Este fenómeno de difuminación de las fronteras, siendo auto-evidente e intrínseco, tiene consecuencias de largo alcance, precisamente porque su efecto no puede calcularse, especialmente en el ámbito que concierne al dinero. Esta es probablemente la raíz de toda especulación, es decir, de la rentabilidad financiera del capital que se acumula sin trabajo alguno, de la acumulación fetichista de bienes y divisas, pero también hace posible ir más allá de la mera necesidad, como presumiblemente también lo hace la acción del deseo. También permite liberarse de los imperativos de la hoja de balance, al igual que el acto de dar, si es lo hay.
Al comienzo de la ponencia establecimos un principio: el tiempo es esencial, pero ahora me encuentro con que el tiempo apremia y debo llegar a las conclusiones. Consideremos los límites de tiempo fijados para esta charla. En torno a este tema, me limitaré a mencionar algunos puntos de pasada. Detrás de la expresión “time is money” citada anteriormente, expresión igualmente válida en inglés y en francés, puede haber más de lo que parece. Puede significar que el tiempo es una medida para el trabajo y la producción, es decir, que entra en el proceso de creación y adquisición de riquezas, que son en sí mismas en teoría contabilizables y pueden convertirse en dinero, en términos económicos o literarios. Esto significa también que, en el sentido habitual de la expresión, está implícito que el trabajo, siendo un elemento de la producción, juega un papel vital en la vinculación entre el tiempo y el dinero. El trabajo sería la conexión entre el tiempo y el dinero, la piedra angular de la afirmación “time is money” porque representa las horas de trabajo, aunque se aplique al capital (todos sabemos que, entre los economistas, Marx no fue el único en dar prioridad a una reflexión sobre el tiempo y a la relación entre tiempo, trabajo, producción y dinero). Tal podría ser la justificada interpretación común que se da al dicho corriente. Un dicho puede compararse a una suerte de moneda, tanto valiosa como sin valor, tan permanente como devaluada, una reliquia de una herencia común, como la lengua misma. Nada es más común que un proverbio, como el dinero mismo, pero igualmente nada lo es menos.

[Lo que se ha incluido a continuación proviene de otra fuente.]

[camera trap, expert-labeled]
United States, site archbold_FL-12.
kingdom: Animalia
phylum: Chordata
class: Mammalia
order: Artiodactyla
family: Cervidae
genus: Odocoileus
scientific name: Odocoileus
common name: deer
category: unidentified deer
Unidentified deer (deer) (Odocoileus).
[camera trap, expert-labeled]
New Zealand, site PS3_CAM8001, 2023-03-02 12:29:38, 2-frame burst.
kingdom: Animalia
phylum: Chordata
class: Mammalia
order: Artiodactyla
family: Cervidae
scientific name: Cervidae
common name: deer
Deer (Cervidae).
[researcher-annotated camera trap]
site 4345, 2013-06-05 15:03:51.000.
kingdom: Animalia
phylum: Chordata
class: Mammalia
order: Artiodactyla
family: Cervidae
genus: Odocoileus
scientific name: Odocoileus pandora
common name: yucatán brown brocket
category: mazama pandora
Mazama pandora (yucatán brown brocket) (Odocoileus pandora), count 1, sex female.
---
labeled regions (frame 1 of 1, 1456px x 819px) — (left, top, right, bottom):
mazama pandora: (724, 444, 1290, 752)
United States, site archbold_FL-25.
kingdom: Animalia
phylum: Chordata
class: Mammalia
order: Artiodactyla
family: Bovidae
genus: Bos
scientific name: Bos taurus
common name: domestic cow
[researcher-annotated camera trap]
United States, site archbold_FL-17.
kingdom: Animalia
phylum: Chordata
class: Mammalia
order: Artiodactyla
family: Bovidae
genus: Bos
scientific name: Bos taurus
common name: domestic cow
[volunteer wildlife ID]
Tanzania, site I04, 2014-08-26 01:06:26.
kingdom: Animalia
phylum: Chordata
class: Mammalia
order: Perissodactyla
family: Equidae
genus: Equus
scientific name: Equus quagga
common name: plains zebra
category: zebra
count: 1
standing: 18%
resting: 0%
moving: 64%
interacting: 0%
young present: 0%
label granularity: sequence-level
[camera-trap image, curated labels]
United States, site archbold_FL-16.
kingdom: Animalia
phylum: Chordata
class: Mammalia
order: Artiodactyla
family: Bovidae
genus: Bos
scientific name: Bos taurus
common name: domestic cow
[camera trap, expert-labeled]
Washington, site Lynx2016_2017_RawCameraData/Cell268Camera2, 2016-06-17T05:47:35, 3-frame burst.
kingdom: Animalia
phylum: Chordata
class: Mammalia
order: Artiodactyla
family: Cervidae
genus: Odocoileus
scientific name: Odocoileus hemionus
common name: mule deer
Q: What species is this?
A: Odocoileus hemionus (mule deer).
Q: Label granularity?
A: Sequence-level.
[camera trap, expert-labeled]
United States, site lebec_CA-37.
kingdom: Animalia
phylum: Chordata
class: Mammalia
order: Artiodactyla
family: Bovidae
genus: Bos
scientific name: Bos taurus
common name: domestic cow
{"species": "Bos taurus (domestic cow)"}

Dando otra interpretación al dicho, podría afirmarse que el dinero es el equivalente del tiempo. En este caso, no porque el tiempo permita ganar dinero, como se dice, ya sea en forma de horas de trabajo o porque el dinero mismo se haga fructificar, sino porque el dinero ahorra tiempo. Como sustituto de cualquier cosa, ahorra tiempo durante el proceso de intercambio de bienes y propiedades; acelera sin fin las transacciones, no sólo al hacer posible encontrar sustitutos, sino al poner fin al principio del trueque. Al dar el paso al reino de la repetición, de la sustitución, es decir, al neutralizar las características individuales de los objetos concernidos en el intercambio, permite cuantificarlos y darles un valor matemático, lo que, en primer lugar, plantea una neutralización flagrante del tiempo.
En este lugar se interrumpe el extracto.